Third Quarter Fiscal 2009 Conference Call
Additionally, the Company expects to release its third quarter earnings on Tuesday, November 11, 2008, before 9:30 a.m. ET. At 11:00 a.m. ET that day, Carol Meyrowitz, President and Chief Executive Officer of TJX, will hold a conference call with stock analysts to discuss the Company’s third quarter Fiscal 2009 results, operations and business trends. A real-time webcast of the call will be available at www.tjx.com. A replay of the call will also be available at www.tjx.com or by dialing (866) 367-5577 through Tuesday, November 18, 2008.
Archived versions of the Company’s recorded messages and conference calls are available at www.tjx.com after they are no longer available by telephone. The Company routinely posts information that may be important to investors in the Investor Information section at www.tjx.com. The Company encourages investors to consult that section of its website regularly.
SAFE HARBOR STATEMENT UNDER THE PRIVATE SECURITIES LITIGATION REFORM ACT OF 1995: Various statements made in this release are forward-looking and involve a number of risks and uncertainties. All statements that address activities, events or developments that we intend, expect or believe may occur in the future are forward-looking statements.
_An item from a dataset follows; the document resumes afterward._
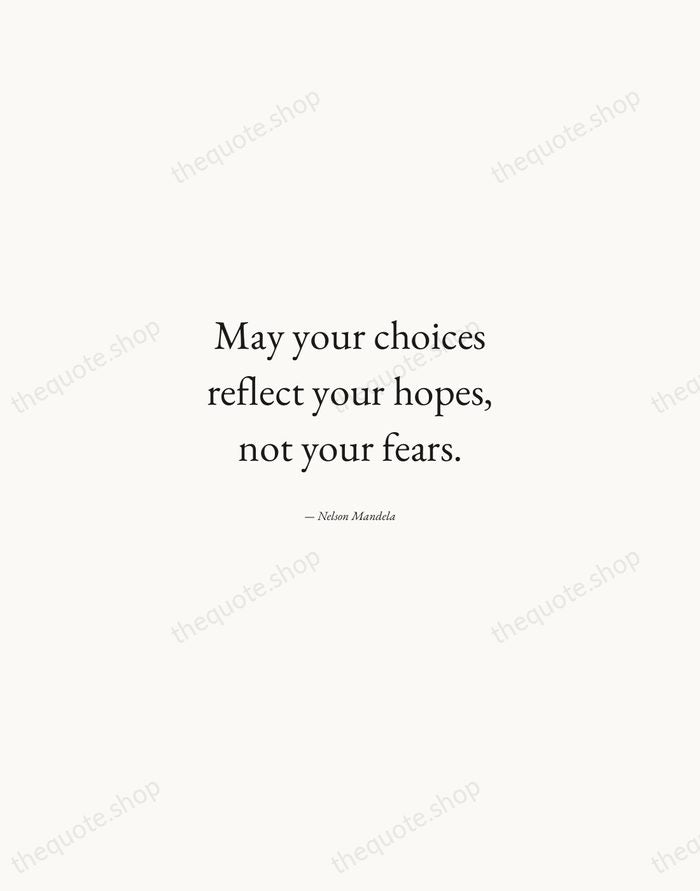 May your choices reflect your hopes, not your fears. — Nelson Mandela — Quiet Garamond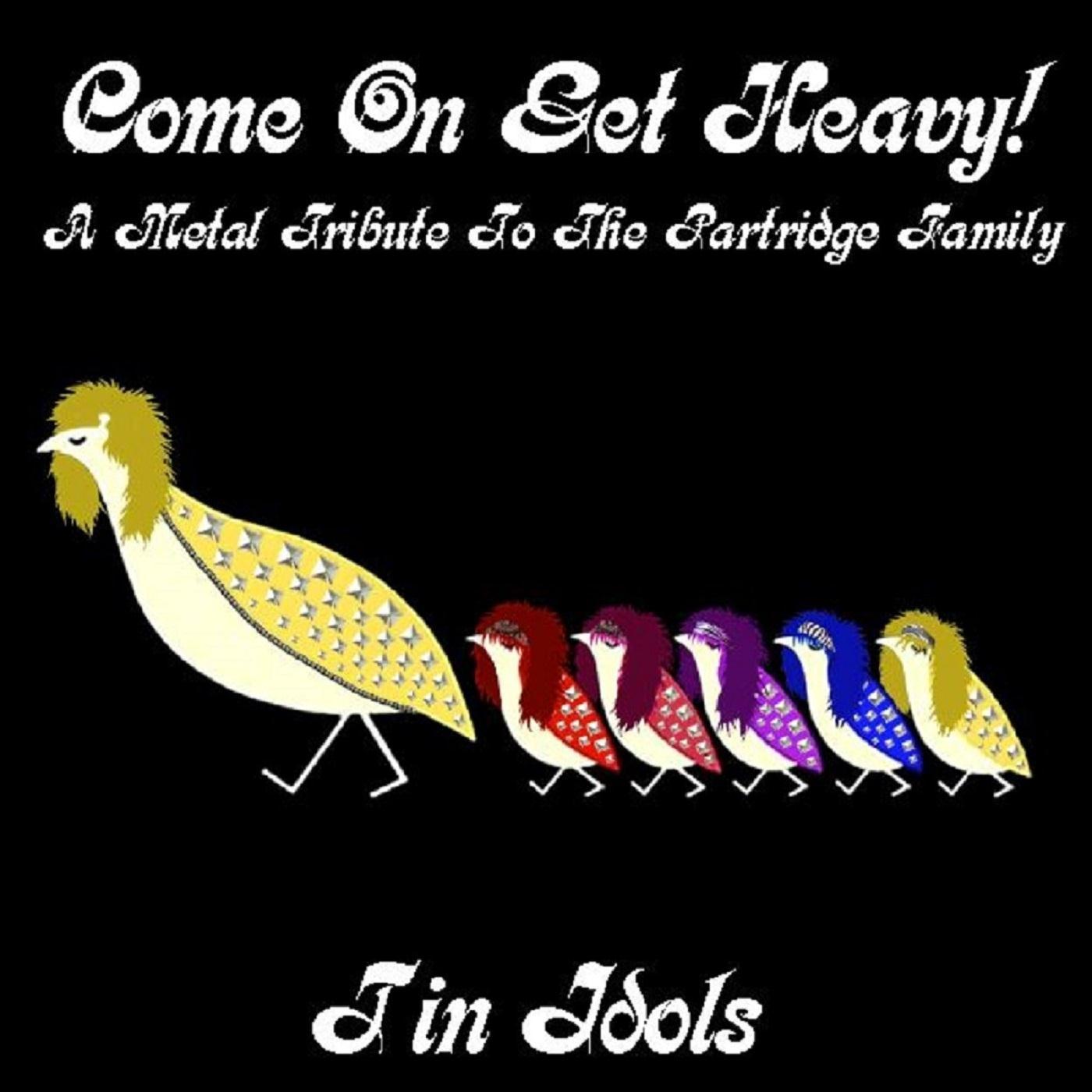 Come on Get Heavy! A Metal Tribute to the Partridge Family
The following are some of the factors that could cause actual results to differ materially from the forward-looking statements: effects of current economic environment; matters relating to the computer intrusion(s) including potential losses that could differ from our reserve, potential effects on our reputation and sales, compliance with orders, and other consequences to the value of our Company and related value of our stock; our ability to successfully expand our store base and increase comparable store sales; risks of expansion and costs of contraction; risks inherent in foreign operations; our ability to successfully implement our opportunistic buying strategies and to manage our inventories effectively; successful advertising and promotion; consumer confidence, demand, spending habits and buying preferences; effects of unseasonable weather; competitive factors; availability of store and distribution center locations on suitable terms; our ability to recruit and retain associates; factors affecting expenses; success of our acquisition and divestiture activities; our ability to successfully implement technologies and systems and protect data; our ability to continue to generate adequate cash flows; our ability to execute our share repurchase program; availability and cost of financing; general economic conditions, including fluctuations in the price of oil; potential disruptions due to wars, natural disasters and other events beyond our control; changes in currency and exchange rates; issues with merchandise quality and safety; import risks; adverse outcomes for any significant litigation; compliance with and changes in laws and regulations and accounting rules and principles; adequacy of reserves; asset impairments and other charges; closing adjustments; failure to meet market expectations; and other factors that may be described in our filings with the Securities and Exchange Commission. We do not undertake to publicly update or revise our forward-looking statements even if experience or future changes make it clear that any projected results expressed or implied in such statements will not be realized.